• **Set exercise**:
Recast the records in the stretch from the line containing "Upon examining this" through the end of the records as a two-column CSV with the columns request and answer. Give one row per request and put each field in quotation marks, with line breaks turned into spaces.

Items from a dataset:
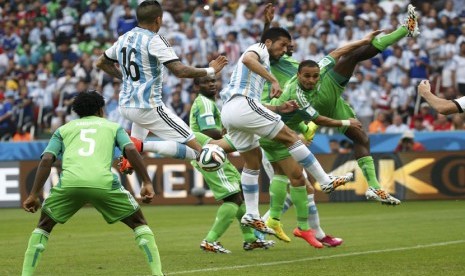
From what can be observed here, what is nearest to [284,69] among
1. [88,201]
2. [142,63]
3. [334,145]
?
[142,63]

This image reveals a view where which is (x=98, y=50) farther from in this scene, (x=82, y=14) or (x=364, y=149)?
(x=364, y=149)

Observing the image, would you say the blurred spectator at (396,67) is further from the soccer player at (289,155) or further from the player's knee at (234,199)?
the player's knee at (234,199)

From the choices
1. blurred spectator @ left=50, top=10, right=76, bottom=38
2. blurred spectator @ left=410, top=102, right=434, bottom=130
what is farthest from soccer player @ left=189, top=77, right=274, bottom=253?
blurred spectator @ left=50, top=10, right=76, bottom=38

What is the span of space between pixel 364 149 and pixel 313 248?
1606 mm

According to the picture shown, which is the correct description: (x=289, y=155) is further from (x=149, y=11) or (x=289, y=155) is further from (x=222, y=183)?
(x=149, y=11)

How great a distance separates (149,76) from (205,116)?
66.1 inches

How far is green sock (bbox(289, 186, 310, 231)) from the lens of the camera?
1371cm

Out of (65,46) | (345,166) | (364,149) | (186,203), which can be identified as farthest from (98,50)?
(364,149)

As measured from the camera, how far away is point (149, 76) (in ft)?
41.7

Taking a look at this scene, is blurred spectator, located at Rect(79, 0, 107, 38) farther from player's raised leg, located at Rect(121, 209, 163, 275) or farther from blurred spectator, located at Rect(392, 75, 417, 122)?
player's raised leg, located at Rect(121, 209, 163, 275)

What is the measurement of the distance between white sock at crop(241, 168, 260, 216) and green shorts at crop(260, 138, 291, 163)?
0.31m

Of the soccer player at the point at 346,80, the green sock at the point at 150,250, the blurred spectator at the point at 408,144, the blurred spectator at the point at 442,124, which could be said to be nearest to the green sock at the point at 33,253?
the green sock at the point at 150,250

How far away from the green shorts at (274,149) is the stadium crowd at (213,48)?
37.0ft

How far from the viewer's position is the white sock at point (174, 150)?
42.1 ft
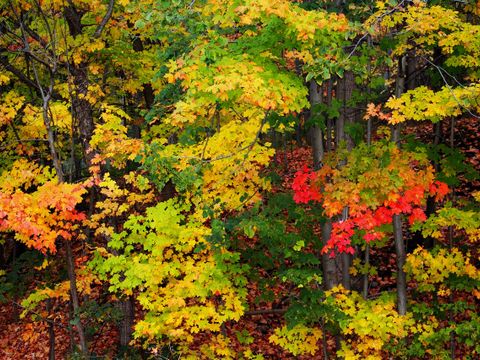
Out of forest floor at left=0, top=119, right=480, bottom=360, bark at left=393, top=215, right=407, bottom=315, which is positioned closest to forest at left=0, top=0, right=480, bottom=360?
bark at left=393, top=215, right=407, bottom=315

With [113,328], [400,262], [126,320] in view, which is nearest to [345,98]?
[400,262]

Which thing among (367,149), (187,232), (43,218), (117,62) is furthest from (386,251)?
(43,218)

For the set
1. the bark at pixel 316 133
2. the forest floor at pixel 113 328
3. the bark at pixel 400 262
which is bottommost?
the forest floor at pixel 113 328

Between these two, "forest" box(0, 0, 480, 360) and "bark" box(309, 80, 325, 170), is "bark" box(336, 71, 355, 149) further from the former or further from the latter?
"bark" box(309, 80, 325, 170)

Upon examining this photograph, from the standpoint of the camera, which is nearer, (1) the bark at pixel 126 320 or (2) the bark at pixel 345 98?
(2) the bark at pixel 345 98

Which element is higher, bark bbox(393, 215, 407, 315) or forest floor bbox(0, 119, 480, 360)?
bark bbox(393, 215, 407, 315)

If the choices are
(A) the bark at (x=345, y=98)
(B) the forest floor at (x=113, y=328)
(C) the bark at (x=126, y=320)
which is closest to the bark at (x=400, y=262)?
(A) the bark at (x=345, y=98)

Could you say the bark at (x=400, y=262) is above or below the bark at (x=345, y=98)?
below

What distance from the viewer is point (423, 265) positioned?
10.3 m

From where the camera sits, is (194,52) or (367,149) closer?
(194,52)

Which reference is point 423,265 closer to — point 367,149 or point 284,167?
point 367,149

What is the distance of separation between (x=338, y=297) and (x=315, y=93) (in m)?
4.14

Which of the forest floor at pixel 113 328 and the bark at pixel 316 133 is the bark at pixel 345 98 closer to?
the bark at pixel 316 133

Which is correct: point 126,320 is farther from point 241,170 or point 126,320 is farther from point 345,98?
point 345,98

• **Expected output**:
request,answer
"Upon examining this photograph, from the standpoint of the camera, which is nearer, (1) the bark at pixel 126 320 or (2) the bark at pixel 345 98?","(2) the bark at pixel 345 98"
"Which element is higher, bark bbox(393, 215, 407, 315) or forest floor bbox(0, 119, 480, 360)?","bark bbox(393, 215, 407, 315)"
"If the choices are (A) the bark at (x=345, y=98) (B) the forest floor at (x=113, y=328) (C) the bark at (x=126, y=320) which is closest to the bark at (x=400, y=262)?","(A) the bark at (x=345, y=98)"
"Could you say the bark at (x=400, y=262) is above or below the bark at (x=345, y=98)?","below"
"What distance from the viewer is point (423, 265) positioned?","10.3 m"
"From where the camera sits, is (194,52) or (367,149) closer?","(194,52)"
"Which reference is point 423,265 closer to — point 367,149 or point 284,167?","point 367,149"
"What is the distance of separation between (x=338, y=297) and (x=315, y=93) (in m)?","4.14"
"Which of the forest floor at pixel 113 328 and the bark at pixel 316 133 is the bark at pixel 345 98 closer to?","the bark at pixel 316 133"
"Which is correct: point 126,320 is farther from point 241,170 or point 126,320 is farther from point 345,98?","point 345,98"